TO DO
Task for the records below: copy exactly from the first line on, stopping once the line with "Meinl Surdo Wood 16 x 20 African Brown" is copied, and leave out the pictures.

++++

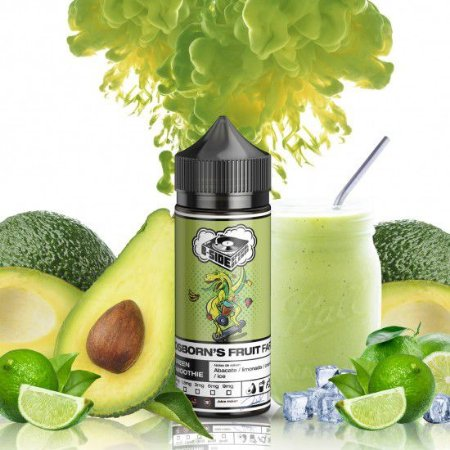 Juice B Side Salt Green Smothie (30ml/20mg)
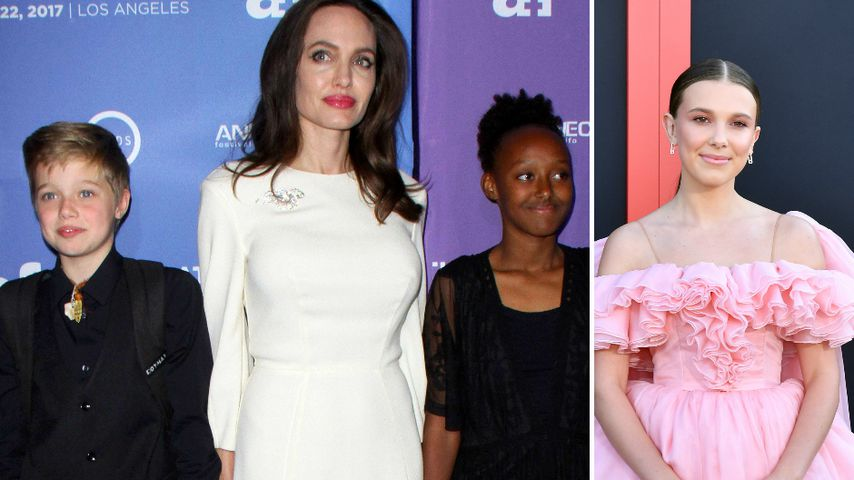 """Stranger Things""-Party: Millie feierte mit Jolie-Pitt-Kids"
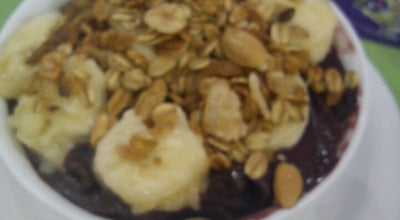 Photo of Dessert Shop Açaí do Vilela at Avenida Honorato  Viana, Petrolina, Brazil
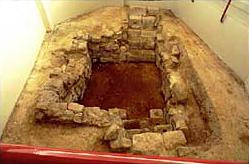 Der Keller heute (Quelle: Clemens-Sels-Museum Neuss)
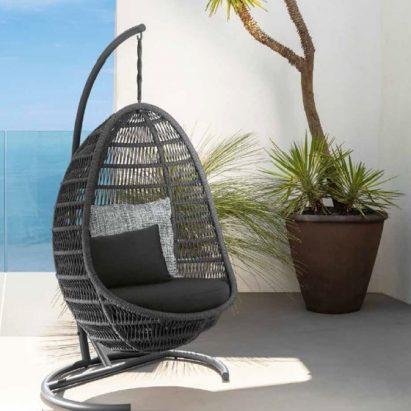 Panama Egg Chair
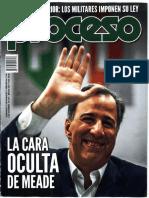 Revista-Proceso-02-12-2017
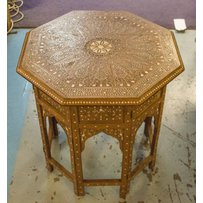 HOSHIARPUR OCCASIONAL TABLE
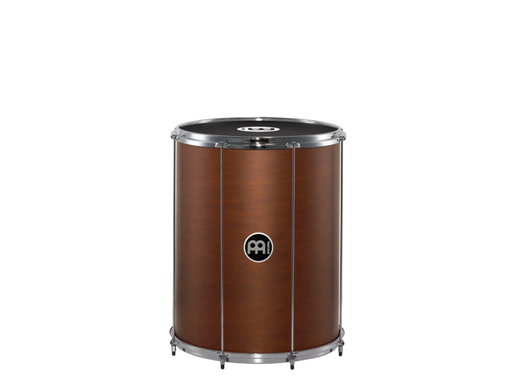Meinl Surdo Wood 16 x 20 African Brown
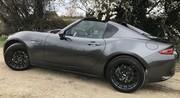 Essai : Roadster Mazda MX-5 RF, auto plaisir, voiture à jouir !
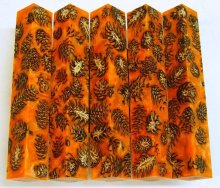 Mini Pine Cone Pen Blanks - Orange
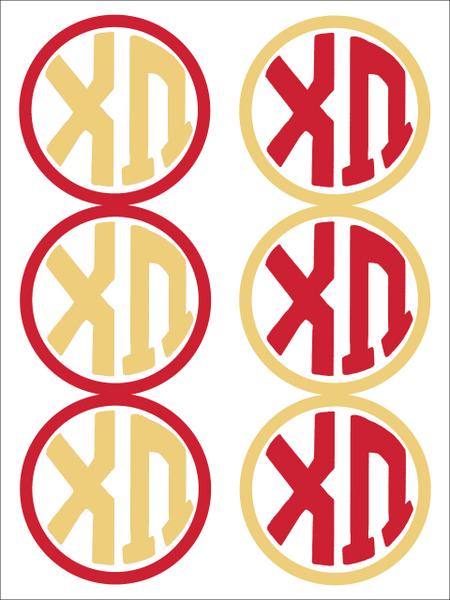 Chi Omega Monogram Sticker Sheet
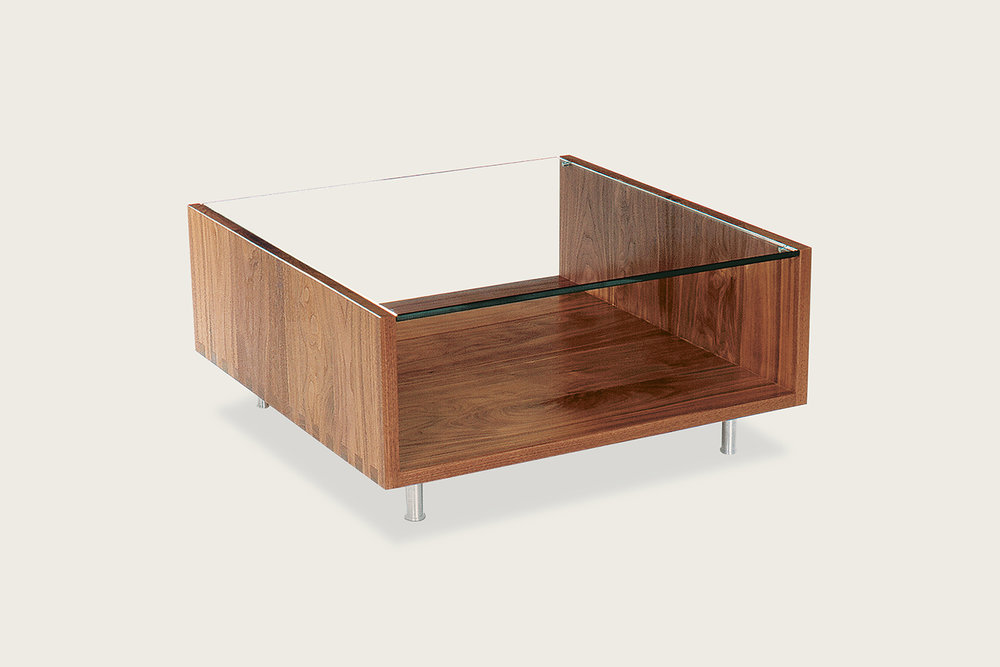Rowlands Coffee Table in solid walnut - Speke Klein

++++

ANSWER SPACE
 Juice B Side Salt Green Smothie (30ml/20mg)
 """Stranger Things""-Party: Millie feierte mit Jolie-Pitt-Kids"
 Photo of Dessert Shop Açaí do Vilela at Avenida Honorato  Viana, Petrolina, Brazil
 Der Keller heute (Quelle: Clemens-Sels-Museum Neuss)
 Panama Egg Chair
 Revista-Proceso-02-12-2017
 HOSHIARPUR OCCASIONAL TABLE
Meinl Surdo Wood 16 x 20 African Brown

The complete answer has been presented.